__PASSAGE TO READ__

243 . The thermal cycler of claim 242 ,
wherein the movable lid is configured to slide in a sliding direction between the open position and the closed position, wherein the movable lid includes a base plate having an aperture and a bottom wall surrounding the aperture, the aperture elongated in the sliding direction, and the bottom wall comprising a tapered ridge, and wherein the thickness of the tapered ridge increases progressively in the sliding direction such that a thinner portion of the tapered ridge aligns with the receptacle when lid is in the closed position and a thicker portion of the tapered ridge aligns with the receptacle when the lid is in the open position.
244 . The thermal cycler of claim 243 further comprising:
a first window; and
a second window,
wherein the first window and the second window are in optical communication with the receptacle.
245 . The thermal cycler of claim 244 , wherein the receptacle is in the form of a truncated conical cavity defined by a bottom wall and a conical side wall, and wherein the first window communicates through the bottom wall and the second window communicates through the side wall.
246 . The thermal cycler of claim 245 further comprising:
a fluorescent target in optical communication with the receptacle.
247 . The thermal cycler of claim 246 further comprising:
a laser,
a galvanometer configured to direct light from the laser into a plurality of positions across the first window; and
a detector configured to receive light from the second window.
248 . The thermal cycler of claim 247 further comprising:
a first optical fiber in optical communication with the galvanometer and the first window; and
a second optical fiber in optical communication with the second window and the detector.
249 . The thermal cycler of claim 245 , wherein the thermal block includes a heater and a temperature sensor, and wherein the receptacle is cooperatively configured with the reaction vessel and is in thermal contact with the reaction vessel when the reaction vessel is in the receptacle.
250 . A thermal cycler comprising:
a thermal block including a receptacle for receiving a reaction vessel; a first window in optical communication with the receptacle; a second window in optical communication with the receptacle; a fluorescent target in optical communication with the receptacle; a laser; a galvanometer configured to direct light from the laser into a plurality of positions on the first window; a detector configured to receive light from the second window and to produce a signal in response to the received light; and a controller coupled to the galvanometer and to the detector, wherein the controller is configured to control the galvanometer angle to direct light from the laser to the plurality of positions, and to monitor each signal from the detector when the directed light is at each of the plurality of positions, and wherein the controller identifies the signal with the maximum intensity, records the galvanometer angle corresponding to the signal with the maximum intensity, and assigns the corresponding galvanometer angle as the selected galvanometer angle for the thermal cycler.
251 . The thermal cycler of claim 250 , wherein the fluorescent target is disposed within the receptacle.

__PROBLEMS TO WORK ON__
1. Answer these from the thermal cycler claims:
(a) What form does the receptacle take in claim 245?
(b) What two parts does the thermal block include in claim 249?
(c) In claim 250, what does the controller record after it identifies the signal with the maximum intensity?
2. Decide whether each statement agrees with the thermal cycler claims:
(a) In claim 243, the thicker portion of the tapered ridge aligns with the receptacle when the lid is closed.
(b) Claim 248 adds a second optical fiber linking the second window and the detector.
(c) Claim 251 places the fluorescent target outside the receptacle.
3. Quote the stretch of the thermal cycler claims from "244 . The thermal" through "target in optical communication with the receptacle.".
Rely on the thermal cycler claims alone.

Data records
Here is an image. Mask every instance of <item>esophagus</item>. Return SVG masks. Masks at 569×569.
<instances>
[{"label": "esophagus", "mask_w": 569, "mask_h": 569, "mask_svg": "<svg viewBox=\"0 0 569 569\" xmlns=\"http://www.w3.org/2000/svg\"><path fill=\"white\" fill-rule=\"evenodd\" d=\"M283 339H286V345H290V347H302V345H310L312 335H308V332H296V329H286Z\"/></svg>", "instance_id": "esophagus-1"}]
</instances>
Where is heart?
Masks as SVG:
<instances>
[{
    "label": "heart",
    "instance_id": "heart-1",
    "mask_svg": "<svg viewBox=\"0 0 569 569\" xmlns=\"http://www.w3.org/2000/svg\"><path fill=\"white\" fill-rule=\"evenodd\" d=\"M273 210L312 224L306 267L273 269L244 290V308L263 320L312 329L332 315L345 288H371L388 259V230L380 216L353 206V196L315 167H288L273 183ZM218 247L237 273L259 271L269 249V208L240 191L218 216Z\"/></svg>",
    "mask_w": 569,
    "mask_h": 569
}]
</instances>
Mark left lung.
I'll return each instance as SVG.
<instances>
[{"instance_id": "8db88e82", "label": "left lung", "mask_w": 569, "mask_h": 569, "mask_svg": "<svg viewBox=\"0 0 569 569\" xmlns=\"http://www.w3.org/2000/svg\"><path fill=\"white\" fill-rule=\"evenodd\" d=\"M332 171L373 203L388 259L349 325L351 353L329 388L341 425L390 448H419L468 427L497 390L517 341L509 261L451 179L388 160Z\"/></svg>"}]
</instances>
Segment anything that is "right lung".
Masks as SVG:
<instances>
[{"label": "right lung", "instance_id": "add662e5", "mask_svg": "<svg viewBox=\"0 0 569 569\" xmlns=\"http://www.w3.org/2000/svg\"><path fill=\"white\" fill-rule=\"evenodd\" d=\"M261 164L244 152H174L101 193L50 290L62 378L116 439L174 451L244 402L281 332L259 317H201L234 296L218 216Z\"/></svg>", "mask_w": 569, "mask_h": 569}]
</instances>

__THE REPLIES__
1.
(a) A truncated conical cavity defined by a bottom wall and a conical side wall.
(b) A heater and a temperature sensor.
(c) The galvanometer angle corresponding to the signal with the maximum intensity.

2.
(a) No: "a thinner portion of the tapered ridge aligns with the receptacle when lid is in the closed position"
(b) Yes: "a second optical fiber in optical communication with the second window and the detector"
(c) No: "the fluorescent target is disposed within the receptacle"

3.
244 . The thermal cycler of claim 243 further comprising:
a first window; and
a second window,
wherein the first window and the second window are in optical communication with the receptacle.
245 . The thermal cycler of claim 244 , wherein the receptacle is in the form of a truncated conical cavity defined by a bottom wall and a conical side wall, and wherein the first window communicates through the bottom wall and the second window communicates through the side wall.
246 . The thermal cycler of claim 245 further comprising:
a fluorescent target in optical communication with the receptacle.